Ciudad de México, a 26 de marzo de 2018.

Por Nikthé Valverde

Estaba pensando en lo que sería si no hubiera pasado eso.  ¿Seríamos todavía igual?, ¿pasaríamos momentos tan bonitos como antes? Lágrimas no hubiera habido, puedo asegurarlo. Pero sí muchos conciertos, museos, pulquerías, cervezas, llamadas de las mamás casi gritando: “¡Dónde andas?, ¿por qué se escucha tanto ruido!”, y tengamos que salirnos del lugar donde estuviéramos comiendo, que se volviera a hacer tarde y te tuvieras que quedar en mi casa después de un concierto, que mis papás te conocieran y te agarraran cariño, (por cierto, mi papá no sabe nada de esto y toda vía te quiere y me pregunta por ti).

No te voy a negar que te extraño, que toda vía quiero que seas una de esas pupilas donde logro verme viva, una más de esas cien mentiras que valen la pena para no cortarme las venas. Extraño que nos mandáramos mensaje diciendo: quiero mandar todo a la chingada, maldito síndrome pre menstrual, y después, en la escuela, nos tiráramos en los pasillos a hacernos piojito porque teníamos unos cólicos que ni Dios podía aguantar. Siempre decíamos, como un montón de niñas: “somos hermanas de sangre”, nos veíamos, nos ganaba la risa y después nos poníamos a llorar por el dolor.

Tenemos a nuestros propios hermanos, pero éramos hermanas de sangre.

Nos hablábamos por teléfono en vacaciones porque nos pasaban cosas bien raras con la familia y necesitábamos que alguien nos escuchara llorar y nos dijera: “no es para tanto, es más, mira…” y sacábamos chistes de ello. Que repitiéramos a cada rato “la vida es un riesgo” y nos poníamos a pisar el acelerador, y terminábamos riendo y mandándonos abrazos desde la distancia asegurando una a la otra que nunca, pero nunca compraríamos en la farmacia pastillas para no soñar.

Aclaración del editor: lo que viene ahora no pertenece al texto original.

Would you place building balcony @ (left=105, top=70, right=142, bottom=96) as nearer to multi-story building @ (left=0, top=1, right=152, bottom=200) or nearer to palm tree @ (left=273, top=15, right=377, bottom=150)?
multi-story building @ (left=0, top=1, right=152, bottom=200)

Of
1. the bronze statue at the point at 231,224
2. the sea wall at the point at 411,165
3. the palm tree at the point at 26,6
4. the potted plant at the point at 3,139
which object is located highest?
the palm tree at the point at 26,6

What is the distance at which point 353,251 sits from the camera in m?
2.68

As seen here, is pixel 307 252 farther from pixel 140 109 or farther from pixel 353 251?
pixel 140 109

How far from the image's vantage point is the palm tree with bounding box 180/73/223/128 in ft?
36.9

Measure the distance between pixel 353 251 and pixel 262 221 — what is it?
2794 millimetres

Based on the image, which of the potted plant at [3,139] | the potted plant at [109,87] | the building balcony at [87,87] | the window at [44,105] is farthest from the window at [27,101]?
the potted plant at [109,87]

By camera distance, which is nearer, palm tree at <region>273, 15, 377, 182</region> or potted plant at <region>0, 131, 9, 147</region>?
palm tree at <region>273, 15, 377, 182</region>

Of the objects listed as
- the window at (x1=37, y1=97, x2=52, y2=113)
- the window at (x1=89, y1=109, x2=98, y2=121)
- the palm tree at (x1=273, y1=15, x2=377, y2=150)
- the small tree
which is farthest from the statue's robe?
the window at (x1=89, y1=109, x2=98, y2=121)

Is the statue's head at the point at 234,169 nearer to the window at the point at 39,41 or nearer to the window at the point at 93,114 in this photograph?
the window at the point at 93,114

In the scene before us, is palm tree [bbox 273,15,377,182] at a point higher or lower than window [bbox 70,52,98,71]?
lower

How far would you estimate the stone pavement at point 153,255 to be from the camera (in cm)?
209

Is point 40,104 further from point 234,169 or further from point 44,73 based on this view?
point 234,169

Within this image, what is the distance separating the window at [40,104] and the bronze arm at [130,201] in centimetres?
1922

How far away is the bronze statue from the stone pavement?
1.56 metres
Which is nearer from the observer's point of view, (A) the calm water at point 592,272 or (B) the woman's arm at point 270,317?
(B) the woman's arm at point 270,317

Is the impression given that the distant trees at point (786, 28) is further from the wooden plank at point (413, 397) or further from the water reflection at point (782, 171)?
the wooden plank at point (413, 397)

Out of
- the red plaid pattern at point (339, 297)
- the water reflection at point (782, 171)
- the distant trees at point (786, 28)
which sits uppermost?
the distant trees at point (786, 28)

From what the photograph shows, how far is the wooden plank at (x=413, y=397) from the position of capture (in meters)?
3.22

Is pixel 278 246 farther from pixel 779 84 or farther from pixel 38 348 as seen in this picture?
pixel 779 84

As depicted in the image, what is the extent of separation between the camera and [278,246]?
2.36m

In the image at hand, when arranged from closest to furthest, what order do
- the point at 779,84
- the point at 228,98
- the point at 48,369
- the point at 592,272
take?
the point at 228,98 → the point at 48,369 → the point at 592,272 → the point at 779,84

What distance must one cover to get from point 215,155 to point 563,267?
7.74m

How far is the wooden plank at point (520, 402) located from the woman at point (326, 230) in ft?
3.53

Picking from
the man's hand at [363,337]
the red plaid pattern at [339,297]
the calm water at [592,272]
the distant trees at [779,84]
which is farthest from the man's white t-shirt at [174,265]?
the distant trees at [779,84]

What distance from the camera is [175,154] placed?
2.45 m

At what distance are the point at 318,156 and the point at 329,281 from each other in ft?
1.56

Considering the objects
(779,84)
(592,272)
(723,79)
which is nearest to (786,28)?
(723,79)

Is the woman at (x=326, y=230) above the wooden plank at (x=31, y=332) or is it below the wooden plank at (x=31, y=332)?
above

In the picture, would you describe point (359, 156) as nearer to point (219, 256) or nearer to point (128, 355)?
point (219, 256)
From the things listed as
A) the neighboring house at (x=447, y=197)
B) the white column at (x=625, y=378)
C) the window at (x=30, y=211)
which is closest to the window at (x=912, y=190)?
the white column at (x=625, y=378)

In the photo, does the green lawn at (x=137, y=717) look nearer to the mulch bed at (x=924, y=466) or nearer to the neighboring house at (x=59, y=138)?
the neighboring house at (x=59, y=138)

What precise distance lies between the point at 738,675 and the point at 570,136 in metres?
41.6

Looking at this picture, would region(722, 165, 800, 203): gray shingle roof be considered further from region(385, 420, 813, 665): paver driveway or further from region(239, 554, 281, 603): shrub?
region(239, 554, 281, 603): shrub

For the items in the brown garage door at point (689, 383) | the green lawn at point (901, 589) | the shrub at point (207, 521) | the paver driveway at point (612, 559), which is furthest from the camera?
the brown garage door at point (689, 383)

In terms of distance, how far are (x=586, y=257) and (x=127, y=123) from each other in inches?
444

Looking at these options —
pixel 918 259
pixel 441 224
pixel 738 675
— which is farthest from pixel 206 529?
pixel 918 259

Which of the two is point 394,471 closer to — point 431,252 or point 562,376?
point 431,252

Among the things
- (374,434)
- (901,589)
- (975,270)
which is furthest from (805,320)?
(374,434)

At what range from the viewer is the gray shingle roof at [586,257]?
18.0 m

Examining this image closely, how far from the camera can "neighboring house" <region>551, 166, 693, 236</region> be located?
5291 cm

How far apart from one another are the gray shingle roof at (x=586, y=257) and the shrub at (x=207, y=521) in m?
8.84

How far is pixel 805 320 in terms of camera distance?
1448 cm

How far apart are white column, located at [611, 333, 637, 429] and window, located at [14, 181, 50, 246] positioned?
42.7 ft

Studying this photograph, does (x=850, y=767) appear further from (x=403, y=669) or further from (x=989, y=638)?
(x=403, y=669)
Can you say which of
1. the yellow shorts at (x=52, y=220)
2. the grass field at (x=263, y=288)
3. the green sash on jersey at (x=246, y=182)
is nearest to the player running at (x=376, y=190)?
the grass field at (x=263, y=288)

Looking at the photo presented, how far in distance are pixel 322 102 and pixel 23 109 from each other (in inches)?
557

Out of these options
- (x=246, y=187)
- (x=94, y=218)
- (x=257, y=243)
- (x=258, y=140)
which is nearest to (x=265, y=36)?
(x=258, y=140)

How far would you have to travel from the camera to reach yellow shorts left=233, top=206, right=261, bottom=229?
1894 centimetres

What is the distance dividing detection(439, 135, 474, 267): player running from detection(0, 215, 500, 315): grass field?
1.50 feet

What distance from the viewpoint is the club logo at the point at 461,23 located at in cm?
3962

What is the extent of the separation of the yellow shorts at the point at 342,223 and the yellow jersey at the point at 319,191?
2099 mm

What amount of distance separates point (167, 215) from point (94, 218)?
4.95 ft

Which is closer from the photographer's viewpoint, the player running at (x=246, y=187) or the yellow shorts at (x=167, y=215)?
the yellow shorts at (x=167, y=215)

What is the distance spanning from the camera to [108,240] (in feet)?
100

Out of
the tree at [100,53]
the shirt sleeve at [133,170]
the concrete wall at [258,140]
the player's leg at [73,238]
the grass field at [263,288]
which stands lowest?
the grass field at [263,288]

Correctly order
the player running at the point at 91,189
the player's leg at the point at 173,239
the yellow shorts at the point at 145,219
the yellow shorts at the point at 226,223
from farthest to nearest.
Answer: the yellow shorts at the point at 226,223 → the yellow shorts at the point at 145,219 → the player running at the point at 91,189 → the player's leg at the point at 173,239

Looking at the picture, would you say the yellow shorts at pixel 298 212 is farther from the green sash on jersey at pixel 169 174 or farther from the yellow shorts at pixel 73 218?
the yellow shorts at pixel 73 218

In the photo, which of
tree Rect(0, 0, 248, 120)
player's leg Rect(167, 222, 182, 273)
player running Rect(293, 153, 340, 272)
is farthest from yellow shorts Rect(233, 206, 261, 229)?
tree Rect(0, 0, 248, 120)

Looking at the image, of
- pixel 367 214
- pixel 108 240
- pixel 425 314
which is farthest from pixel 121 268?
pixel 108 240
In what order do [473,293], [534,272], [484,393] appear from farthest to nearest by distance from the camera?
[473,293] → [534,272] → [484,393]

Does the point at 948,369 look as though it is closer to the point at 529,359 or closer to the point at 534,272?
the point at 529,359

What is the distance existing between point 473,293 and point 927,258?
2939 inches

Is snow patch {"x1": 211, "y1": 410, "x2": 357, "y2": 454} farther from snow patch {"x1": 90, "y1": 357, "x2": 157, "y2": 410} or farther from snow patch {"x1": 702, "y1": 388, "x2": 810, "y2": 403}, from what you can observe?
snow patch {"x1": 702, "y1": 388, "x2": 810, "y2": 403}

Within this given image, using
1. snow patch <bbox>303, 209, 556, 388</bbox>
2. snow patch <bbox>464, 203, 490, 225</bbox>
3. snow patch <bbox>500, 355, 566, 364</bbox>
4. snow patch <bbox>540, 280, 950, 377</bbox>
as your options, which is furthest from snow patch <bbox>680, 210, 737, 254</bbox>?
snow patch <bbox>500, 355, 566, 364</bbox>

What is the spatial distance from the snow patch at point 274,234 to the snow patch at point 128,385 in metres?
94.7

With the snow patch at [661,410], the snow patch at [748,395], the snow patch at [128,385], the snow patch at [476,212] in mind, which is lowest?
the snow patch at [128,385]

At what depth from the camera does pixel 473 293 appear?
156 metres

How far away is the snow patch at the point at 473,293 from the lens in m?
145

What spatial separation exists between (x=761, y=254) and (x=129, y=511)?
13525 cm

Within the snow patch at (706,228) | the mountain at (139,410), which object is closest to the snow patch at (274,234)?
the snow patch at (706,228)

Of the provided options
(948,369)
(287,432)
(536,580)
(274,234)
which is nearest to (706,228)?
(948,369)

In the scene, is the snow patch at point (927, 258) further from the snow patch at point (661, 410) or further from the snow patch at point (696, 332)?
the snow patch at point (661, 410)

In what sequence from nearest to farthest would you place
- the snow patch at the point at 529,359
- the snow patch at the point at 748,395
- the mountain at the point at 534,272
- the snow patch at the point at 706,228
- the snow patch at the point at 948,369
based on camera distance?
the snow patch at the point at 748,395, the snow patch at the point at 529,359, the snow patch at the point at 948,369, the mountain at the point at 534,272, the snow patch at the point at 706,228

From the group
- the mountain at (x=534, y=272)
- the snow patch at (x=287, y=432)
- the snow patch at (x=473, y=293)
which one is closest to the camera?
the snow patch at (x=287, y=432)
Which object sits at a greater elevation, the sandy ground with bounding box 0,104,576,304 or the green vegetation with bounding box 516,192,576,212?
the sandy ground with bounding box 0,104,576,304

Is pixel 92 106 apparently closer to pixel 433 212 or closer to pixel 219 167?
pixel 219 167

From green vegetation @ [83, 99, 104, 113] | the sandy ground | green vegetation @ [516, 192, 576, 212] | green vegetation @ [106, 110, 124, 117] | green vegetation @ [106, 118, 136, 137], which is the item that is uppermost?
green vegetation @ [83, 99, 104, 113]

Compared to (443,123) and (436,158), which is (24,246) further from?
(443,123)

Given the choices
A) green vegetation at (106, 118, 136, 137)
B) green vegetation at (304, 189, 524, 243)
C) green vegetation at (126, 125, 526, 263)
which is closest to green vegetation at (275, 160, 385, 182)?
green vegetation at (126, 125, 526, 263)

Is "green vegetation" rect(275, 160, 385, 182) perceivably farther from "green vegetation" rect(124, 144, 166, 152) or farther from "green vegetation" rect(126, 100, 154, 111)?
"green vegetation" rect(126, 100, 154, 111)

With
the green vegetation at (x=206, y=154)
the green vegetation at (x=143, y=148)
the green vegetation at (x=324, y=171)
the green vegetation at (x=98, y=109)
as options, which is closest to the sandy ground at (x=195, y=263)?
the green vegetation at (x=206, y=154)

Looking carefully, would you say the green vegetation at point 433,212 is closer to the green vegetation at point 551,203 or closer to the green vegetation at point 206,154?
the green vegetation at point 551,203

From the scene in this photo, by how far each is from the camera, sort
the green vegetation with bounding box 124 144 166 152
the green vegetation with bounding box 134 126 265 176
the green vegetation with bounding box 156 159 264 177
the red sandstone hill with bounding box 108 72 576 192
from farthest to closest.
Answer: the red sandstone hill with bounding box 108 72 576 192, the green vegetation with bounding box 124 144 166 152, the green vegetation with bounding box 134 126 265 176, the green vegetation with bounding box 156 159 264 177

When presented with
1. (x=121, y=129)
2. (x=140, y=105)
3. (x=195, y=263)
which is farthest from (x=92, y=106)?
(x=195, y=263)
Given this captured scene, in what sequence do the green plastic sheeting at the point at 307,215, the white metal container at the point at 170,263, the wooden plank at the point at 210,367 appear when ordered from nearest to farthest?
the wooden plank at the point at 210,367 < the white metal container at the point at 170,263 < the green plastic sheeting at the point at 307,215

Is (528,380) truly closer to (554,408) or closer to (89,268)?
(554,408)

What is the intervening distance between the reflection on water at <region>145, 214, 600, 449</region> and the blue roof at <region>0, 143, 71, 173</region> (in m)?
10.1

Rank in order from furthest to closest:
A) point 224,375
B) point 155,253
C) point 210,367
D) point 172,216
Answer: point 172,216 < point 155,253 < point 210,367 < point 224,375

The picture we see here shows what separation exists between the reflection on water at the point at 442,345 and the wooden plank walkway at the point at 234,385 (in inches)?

Compartíamos música, gustos por los museos,  éramos de las que llegaban temprano y se iban al último por estar discutiendo qué les había gustado y qué no de cada obra. Nos perdíamos juntas por la ciudad buscando lugares que tenían eventos interesantes a los que no sabíamos llegar, y hasta caminábamos en dirección contraria de nuestro destino. A veces  nos agarraba la lluvia y nos agarrábamos de la mano para cruzar las calles corriendo porque las dos somos miopes, porque los lentes se nos llenaban de gotitas, y porque, si nos caíamos, iba a ser juntas.

Te extraño, pero lo arruinamos. No sabíamos las consecuencias de nuestros actos, no medimos lo que podía pasar. Ahora podemos verlo como un gran aprendizaje, pero al final, no fue culpa de ninguna de las dos. También me duele verte y no saber qué hacer. Aún es muy reciente la herida y no puedo saludarte por los pasillos como si nada pasara, pero espero que lo logremos pronto. Que logremos tener cien motivos.

Pronto nos separará toda vía más la escuela, tú te irás a un área que yo no quiero tocar. Que la vida decida si nos volveremos a ver, si puedo perdonar y olvidar, si podemos recuperar la amistad que teníamos. Probablemente logremos nuestra tan esperada borrachera con Joaquín Sabina de fondo, logremos creernos unas Magdalenas, unas chicas Almodovar, subir la frente, tener las faldas cortas y las lenguas muy largas, ponernos medias negras y cantar llorando ‘Amor se llama el juego’ acordándonos de lo que pasó. Si algún día me dedican ‘Princesa’, me acordaré de ti antes que de él.

Voy a extrañarnos juntas.

Te quiero, te extraño y te deseo lo mejor.